En 1884, en el tramo final de la Revolución Gloriosa que puso en fuga a la oronda doña Isabel II, el sacerdote sabadellense mosén Félix Sardá y Salvany publicó un folleto bajo el título El liberalismo es pecado. El folleto alcanzó un gran éxito, hasta el punto de ser reeditado varias veces en los años siguientes, y traducido a numerosas lenguas extranjeras. Terminó convirtiéndose en la “biblia” del integrismo político.

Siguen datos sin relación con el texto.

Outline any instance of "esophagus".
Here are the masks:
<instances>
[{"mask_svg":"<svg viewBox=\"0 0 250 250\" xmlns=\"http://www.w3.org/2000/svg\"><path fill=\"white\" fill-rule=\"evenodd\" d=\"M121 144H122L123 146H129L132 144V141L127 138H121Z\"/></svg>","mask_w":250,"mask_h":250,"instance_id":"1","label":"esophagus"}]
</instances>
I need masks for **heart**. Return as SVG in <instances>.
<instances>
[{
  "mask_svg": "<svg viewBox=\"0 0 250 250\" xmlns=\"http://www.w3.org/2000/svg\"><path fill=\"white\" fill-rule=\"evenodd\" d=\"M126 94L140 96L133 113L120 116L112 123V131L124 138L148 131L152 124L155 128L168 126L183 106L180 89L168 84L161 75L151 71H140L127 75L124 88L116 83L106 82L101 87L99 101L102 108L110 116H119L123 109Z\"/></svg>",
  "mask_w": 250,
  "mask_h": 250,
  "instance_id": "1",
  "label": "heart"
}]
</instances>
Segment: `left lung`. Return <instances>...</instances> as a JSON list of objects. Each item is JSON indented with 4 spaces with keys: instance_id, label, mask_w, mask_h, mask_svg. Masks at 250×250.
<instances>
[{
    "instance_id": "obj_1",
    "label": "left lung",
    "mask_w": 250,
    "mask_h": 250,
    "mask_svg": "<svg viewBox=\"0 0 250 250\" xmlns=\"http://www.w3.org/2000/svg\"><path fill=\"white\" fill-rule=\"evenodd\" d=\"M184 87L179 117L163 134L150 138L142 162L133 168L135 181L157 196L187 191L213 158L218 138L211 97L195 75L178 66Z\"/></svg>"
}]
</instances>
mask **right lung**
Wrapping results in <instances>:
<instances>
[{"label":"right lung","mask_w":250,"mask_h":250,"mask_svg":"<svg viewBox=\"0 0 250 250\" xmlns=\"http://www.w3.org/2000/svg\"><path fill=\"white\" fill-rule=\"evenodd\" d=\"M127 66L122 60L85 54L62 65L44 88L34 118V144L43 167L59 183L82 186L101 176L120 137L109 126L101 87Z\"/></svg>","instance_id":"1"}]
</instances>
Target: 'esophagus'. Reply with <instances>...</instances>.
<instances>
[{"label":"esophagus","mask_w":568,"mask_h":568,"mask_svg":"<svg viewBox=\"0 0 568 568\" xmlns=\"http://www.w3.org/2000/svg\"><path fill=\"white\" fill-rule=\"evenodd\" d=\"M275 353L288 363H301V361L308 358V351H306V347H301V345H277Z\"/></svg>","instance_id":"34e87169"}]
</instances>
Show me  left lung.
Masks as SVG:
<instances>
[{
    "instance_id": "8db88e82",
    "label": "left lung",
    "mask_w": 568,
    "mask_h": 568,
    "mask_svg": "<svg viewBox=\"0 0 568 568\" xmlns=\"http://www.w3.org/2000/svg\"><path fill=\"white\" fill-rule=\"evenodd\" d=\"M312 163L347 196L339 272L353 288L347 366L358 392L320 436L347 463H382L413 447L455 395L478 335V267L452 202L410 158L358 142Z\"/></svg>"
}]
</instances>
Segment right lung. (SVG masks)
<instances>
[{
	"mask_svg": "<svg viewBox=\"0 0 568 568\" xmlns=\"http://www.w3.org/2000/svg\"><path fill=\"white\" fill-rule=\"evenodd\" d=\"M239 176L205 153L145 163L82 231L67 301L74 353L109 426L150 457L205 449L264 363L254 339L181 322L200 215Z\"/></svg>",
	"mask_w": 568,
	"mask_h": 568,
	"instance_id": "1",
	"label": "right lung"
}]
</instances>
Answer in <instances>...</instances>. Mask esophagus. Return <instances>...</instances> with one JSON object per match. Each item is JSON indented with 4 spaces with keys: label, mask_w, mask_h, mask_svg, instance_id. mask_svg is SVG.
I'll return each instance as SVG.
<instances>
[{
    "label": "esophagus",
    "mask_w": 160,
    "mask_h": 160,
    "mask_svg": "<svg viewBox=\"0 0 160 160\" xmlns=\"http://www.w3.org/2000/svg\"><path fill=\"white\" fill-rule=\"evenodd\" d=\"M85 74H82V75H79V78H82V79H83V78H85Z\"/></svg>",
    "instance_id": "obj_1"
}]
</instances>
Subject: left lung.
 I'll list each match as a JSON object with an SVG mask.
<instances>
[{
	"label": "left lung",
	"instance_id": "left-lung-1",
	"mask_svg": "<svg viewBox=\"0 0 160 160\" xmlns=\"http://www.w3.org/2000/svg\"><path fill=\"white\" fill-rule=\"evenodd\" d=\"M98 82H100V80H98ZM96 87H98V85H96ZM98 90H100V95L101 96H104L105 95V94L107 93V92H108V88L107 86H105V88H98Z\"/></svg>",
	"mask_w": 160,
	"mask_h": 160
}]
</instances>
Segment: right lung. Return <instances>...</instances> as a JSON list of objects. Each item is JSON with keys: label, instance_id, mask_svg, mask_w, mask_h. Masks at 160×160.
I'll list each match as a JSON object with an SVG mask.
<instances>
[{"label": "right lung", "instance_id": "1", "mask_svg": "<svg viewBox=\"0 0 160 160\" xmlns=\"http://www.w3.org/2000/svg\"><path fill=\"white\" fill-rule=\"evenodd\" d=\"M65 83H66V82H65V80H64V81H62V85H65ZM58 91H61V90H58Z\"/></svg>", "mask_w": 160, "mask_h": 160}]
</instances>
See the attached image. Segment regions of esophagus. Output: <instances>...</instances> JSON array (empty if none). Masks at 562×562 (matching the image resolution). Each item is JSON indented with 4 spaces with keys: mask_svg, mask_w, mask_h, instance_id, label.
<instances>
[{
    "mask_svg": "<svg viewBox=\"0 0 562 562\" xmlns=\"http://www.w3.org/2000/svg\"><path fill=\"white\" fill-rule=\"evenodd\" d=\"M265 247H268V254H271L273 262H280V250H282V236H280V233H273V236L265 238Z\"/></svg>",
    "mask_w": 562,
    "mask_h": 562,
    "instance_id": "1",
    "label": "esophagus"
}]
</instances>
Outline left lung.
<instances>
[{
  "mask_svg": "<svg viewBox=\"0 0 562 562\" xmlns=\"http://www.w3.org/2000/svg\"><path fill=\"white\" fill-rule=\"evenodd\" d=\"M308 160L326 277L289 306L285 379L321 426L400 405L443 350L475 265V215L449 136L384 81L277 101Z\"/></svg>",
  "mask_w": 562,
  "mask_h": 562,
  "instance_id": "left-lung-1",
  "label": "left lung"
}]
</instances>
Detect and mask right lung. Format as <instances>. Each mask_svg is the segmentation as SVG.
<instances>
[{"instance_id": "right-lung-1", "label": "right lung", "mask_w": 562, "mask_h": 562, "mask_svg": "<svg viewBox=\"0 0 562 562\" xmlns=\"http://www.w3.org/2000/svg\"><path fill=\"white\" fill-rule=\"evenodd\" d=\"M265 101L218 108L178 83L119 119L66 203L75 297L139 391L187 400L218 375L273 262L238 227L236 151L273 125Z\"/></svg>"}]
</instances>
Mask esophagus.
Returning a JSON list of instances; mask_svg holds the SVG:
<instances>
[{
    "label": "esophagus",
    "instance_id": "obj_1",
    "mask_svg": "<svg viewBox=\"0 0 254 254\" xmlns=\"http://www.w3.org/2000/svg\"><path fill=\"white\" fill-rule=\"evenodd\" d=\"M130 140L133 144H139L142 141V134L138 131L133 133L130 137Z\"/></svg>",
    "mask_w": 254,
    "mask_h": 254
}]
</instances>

Posteriormente era de buen tono ridiculizar el librito y mofarse de su autor, sin embargo mosén Sardá no estaba del todo desencaminado teniendo en cuenta la época en que lo publicó. El liberalismo, en sí mismo, desprovisto de adherencias y apropiaciones indebidas, es una filosofía político-económica beneficiosa para los individuos y las sociedades que la tienen como guía, en tanto que defiende la libertad responsable de las personas, la economía libre, la iniciativa económica personal y fundamenta el sistema político democrático al modo occidental. Tuvo como precursores al jesuita talaverano Juan de Mariana (15361624), y seguidamente a los teólogos humanistas de la Escuela de Salamanca (siglo XVII, Francisco de Vitoria, Domingo de Soto, Martín de Azpilicueta, Tomás de Mercado, Luis de Molina, Francisco Suárez, etcétera).
Pero en la época en que vivió mosen Félix Sardá, las logias masónicas se habían apropiado de las formaciones políticas que se decían liberales. Por consiguiente, en tanto que masónicas, tenían los mismos tics y cojeras conceptuales y prácticas que la masonería: sectarismo, relativismo, laicismo y cristofobia. En este sentido, aquel liberalismo, ciertamente, era pecado.
Lo mismo estamos viviendo ahora con el separatismo. Su difusión cada vez más extensa y su imposición a la trágala a toda la sociedad catalana está produciendo males sin cuento a Cataluña y de rebote a toda España. Ha envenenado hasta extremos inauditos las relaciones sociales del antiguo principado, ha dividido en dos a los catalanes en términos próximos a una guerra civil, de momento todavía sin armas, pero con un odio muy peligroso.
Desde hace muchos años, muchos, se viene predicando, a partir de la escuela infantil y no pocas parroquias, un odio visceral a España realmente perverso, además con falsedades y mentiras históricas que no podrían mejorar la propaganda de los regímenes totalitarios.
La sociedad ha sido dividida y enfrentada en bandos irreconciliables, vecinos y compañeros de trabajo han dejado de hablarse, muchas familias se han roto por motivos políticos, el caínismo parece dominarlo todo. El ambiente se está volviendo irrespirable. El amor fraterno según la doctrina católica ha saltado por los aires. En el plan de los separatistas sólo cabe la sumisión a la república exclusiva y excluyente que propugnan, como ya han hecho con los medios informativos locales.
Lo peor de todo, a mi juicio, es el fervor con que defiende este modelo próximo al totalitarismo cierto sector del clero catalán y algún que otro obispo local, sin reparar en que todo lo que hace daño a las conciencias de las gentes y a la sociedad es pecaminoso, todo lo que emponzoña la tolerancia y la buena vecindad no es admisible en buena lógica cristiana.
Además pretenden, falsificando la verdad histórica, restaurar una quimera que no existió nunca. Cataluña, la Cataluña con entidad propia y ajena a la nación española, no existió nunca. Podría encontrarse algunos vestigios de una relativa independencia en los primitivos condados pirenaicos de la Reconquista, finalmente reunidos en el condado de Barcelona que voluntariamente se adhirió al reino de Aragón en tiempos de aquel gran soberano que fue Ramón Berenguer IV el Santo (siglo XII). Desde entonces ha tenido largas épocas de autonomía, como diríamos ahora, pero dentro de las coronas primero de Aragón y luego de España. Y ya no hay más. Lo de ahora, por tanto, es antihistórico, antinatura en un mundo que tiende a las grandes integraciones internacionales y, por añadidura, anticristiano.